8. The finned heat exchanger according to claim 1, wherein the fins have a first end located proximally to the inner annulus and a second and opposite end located proximally to the outer annulus, wherein the second and opposite ends have an arc shaped configuration.

9. The finned heat exchanger according to claim 1, wherein the fins have a symmetrical configuration in the radial direction.

10. The finned heat exchanger according to claim 1, wherein the fins have radial lines that pass orthogonally through a central axis of the finned heat exchanger.

11. The finned heat exchanger according to claim 1, wherein the fins are parallel to the axial direction of the finned heat exchanger.

12. The finned heat exchanger according to claim 1, wherein the fins have a 0 degrees twist about the central axis of the finned heat exchanger.

13. The finned heat exchanger according to claim 1, wherein the finned heat exchanger comprises 20 or more fins.

14. The finned heat exchanger according to claim 1, further comprising a second outer chamber, wherein the first outer chamber and the second outer chamber each comprise 10 or more fins.

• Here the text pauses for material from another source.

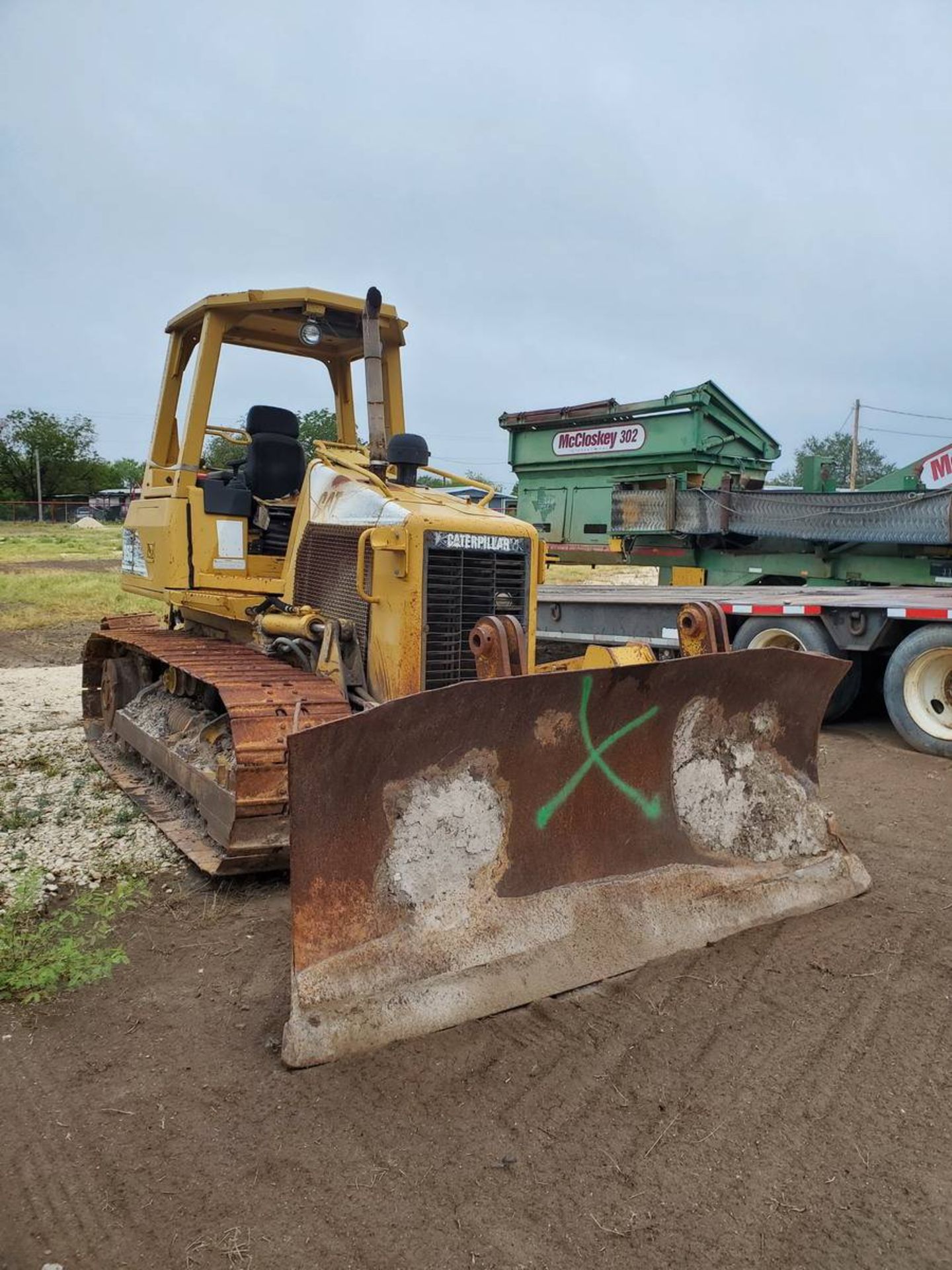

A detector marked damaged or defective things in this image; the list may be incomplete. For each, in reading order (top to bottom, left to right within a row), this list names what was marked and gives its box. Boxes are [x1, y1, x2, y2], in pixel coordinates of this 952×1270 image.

rusty dozer blade [283, 651, 873, 1069]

15. The finned heat exchanger according to claim 1, further comprising a connecting body for connecting the inner annulus to the outer annulus.

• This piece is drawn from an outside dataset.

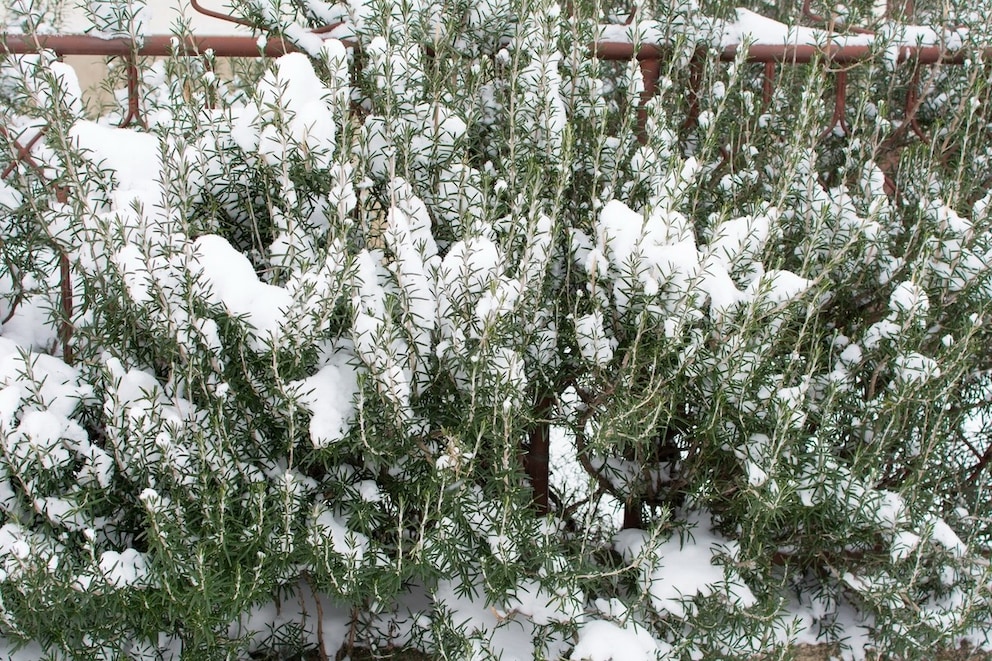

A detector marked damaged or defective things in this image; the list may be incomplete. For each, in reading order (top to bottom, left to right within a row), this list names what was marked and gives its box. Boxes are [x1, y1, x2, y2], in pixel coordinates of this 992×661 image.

rusty metal railing [1, 2, 992, 524]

16. The finned heat exchanger according to claim 15, wherein the connecting body defines at least one body chamber.

17. The finned heat exchanger according to claim 15, wherein the connecting body defines a first body chamber and a second body chamber, the first body chamber having a diameter that is smaller than a diameter of the second body chamber.

18. The finned heat exchanger according to claim 1, wherein the fins are integrally formed with the inner annulus.

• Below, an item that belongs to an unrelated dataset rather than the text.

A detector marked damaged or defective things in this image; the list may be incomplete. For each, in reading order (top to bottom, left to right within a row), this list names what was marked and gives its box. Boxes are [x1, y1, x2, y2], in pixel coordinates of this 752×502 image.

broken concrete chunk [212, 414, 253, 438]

19. The finned heat exchanger according to claim 15, wherein the inner annulus, the outer annulus, the fins, and the connecting body are integrally formed.

20. The finned heat exchanger according to claim 1, further comprising a thermocouple.

21. The finned heat exchanger according to claim 1, further comprising a heating element.

22. A method of heating or cooling a fluid, the method comprising:

transferring a first fluid through the inner chamber and a second fluid through the outer chamber of the finned heat exchanger of claim 1.

23. A method of forming a finned heat exchanger, the method comprising:

using a computer-based system to operate upon data that corresponds to a geometric configuration of the finned heat exchanger of claim 1; and

configuring a forming device to deposit a material and receive instructions related to the data such that upon receipt of the instructions, the forming device builds up the finned heat exchanger with the material.

24. The method according to claim 23, wherein the forming device is a 3-D printer.

25. The method according to claim 23, wherein the material comprises a metal.

26. The method according to claim 23, wherein the material comprises a polymer.